Figure 2. Representative EEG recordings from TS (1), DTP (2), MS (3) and control (4) rats. 4th trace and expanded view shows a typical 7–10 Hz SWD lasting for approximately 10 s.
Statistical Analyses
All statistical analyses were performed in GraphPad Prism 7.03 (United States) statistics program using one-way ANOVA or two-way ANOVA, followed by post hoc Tukey’s test when appropriate. Groups (4 levels) were always used as a between subjects factor. For the analyses of SWDs hour was used as a within subjects factor. A p-value less than 0.05 was considered to be statistically significant. Data are shown as mean ± SEM.
Results
Behavioral Tests
There were no significant differences in the total locomotor activity, as revealed by one-way ANOVA, between intervened and control WAG/Rij rats (Figure 3).
Figure 3. Locomotor activity in WAG/Rij rats submitted to TS, DTP, and MS in comparison to unhandled control group. The data are presented as mean ± SEM (n = 10 per group). Total locomotor activity, photocell count in 10 min (P > 0.05). There was no statistically significant difference among groups according to one-way ANOVA.

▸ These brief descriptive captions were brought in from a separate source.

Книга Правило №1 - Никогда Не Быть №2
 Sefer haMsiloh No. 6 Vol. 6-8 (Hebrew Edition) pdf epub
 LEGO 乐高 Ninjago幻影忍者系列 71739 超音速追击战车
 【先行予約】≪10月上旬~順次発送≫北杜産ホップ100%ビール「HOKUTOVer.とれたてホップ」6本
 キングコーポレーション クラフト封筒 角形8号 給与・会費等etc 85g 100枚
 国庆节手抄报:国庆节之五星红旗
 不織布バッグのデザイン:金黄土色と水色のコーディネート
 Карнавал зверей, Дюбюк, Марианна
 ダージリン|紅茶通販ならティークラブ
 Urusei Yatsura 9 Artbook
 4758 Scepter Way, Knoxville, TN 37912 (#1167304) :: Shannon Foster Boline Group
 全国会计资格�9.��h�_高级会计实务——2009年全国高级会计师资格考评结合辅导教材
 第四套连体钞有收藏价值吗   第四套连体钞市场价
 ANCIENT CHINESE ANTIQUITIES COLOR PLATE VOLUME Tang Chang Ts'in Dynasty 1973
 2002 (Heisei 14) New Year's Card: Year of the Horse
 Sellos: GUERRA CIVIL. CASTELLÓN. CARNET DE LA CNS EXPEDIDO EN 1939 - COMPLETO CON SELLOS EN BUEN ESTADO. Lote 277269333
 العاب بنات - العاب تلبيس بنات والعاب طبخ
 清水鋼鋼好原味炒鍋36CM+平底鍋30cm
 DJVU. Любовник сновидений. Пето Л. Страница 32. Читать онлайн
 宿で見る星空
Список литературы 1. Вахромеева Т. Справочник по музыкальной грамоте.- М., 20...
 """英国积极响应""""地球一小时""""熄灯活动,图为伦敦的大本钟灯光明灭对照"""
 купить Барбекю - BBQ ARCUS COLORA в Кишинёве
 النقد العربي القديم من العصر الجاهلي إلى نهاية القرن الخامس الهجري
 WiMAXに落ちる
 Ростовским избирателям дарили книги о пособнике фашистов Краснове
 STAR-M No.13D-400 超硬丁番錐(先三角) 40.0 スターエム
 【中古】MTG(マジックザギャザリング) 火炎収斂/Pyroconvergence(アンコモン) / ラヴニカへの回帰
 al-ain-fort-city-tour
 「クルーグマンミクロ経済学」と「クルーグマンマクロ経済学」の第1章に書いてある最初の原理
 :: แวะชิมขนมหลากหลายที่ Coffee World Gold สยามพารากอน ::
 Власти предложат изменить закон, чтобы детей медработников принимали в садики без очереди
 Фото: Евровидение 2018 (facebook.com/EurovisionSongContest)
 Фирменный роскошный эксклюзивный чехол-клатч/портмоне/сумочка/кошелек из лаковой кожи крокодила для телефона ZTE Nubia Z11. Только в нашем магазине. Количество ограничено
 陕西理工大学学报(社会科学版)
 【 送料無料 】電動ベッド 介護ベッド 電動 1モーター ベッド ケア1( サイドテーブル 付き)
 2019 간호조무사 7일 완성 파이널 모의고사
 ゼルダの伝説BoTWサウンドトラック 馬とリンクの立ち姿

The outcomes of the sucrose consumption test are presented in Figure 4. The one-way ANOVA revealed significantly higher (p < 0.001 and 0.005) number of approaches in TS group compared to control and MS groups, and in the DTP group in comparison with control and MS groups. There were no significant differences in sucrose consumption between TS, DTP, MS and control groups according to one-way ANOVA (P > 0.05).
Figure 4. The mean ± SEM (n = 10 per group) for the amount of sucrose consumed. The influence of TS, DTP, and MS on behavioral parameters in the sucrose consumption test. (A) Number of approaches to the bottle; TS compared to the control (ap < 0.001) and MS groups (bp < 0.005); DTP compared to the control (cp < 0.001) and MS groups (dp < 0.005). (B) There was no statistically significant difference in the amount of sucrose consumption among groups according to one-way ANOVA measures (P > 0.05).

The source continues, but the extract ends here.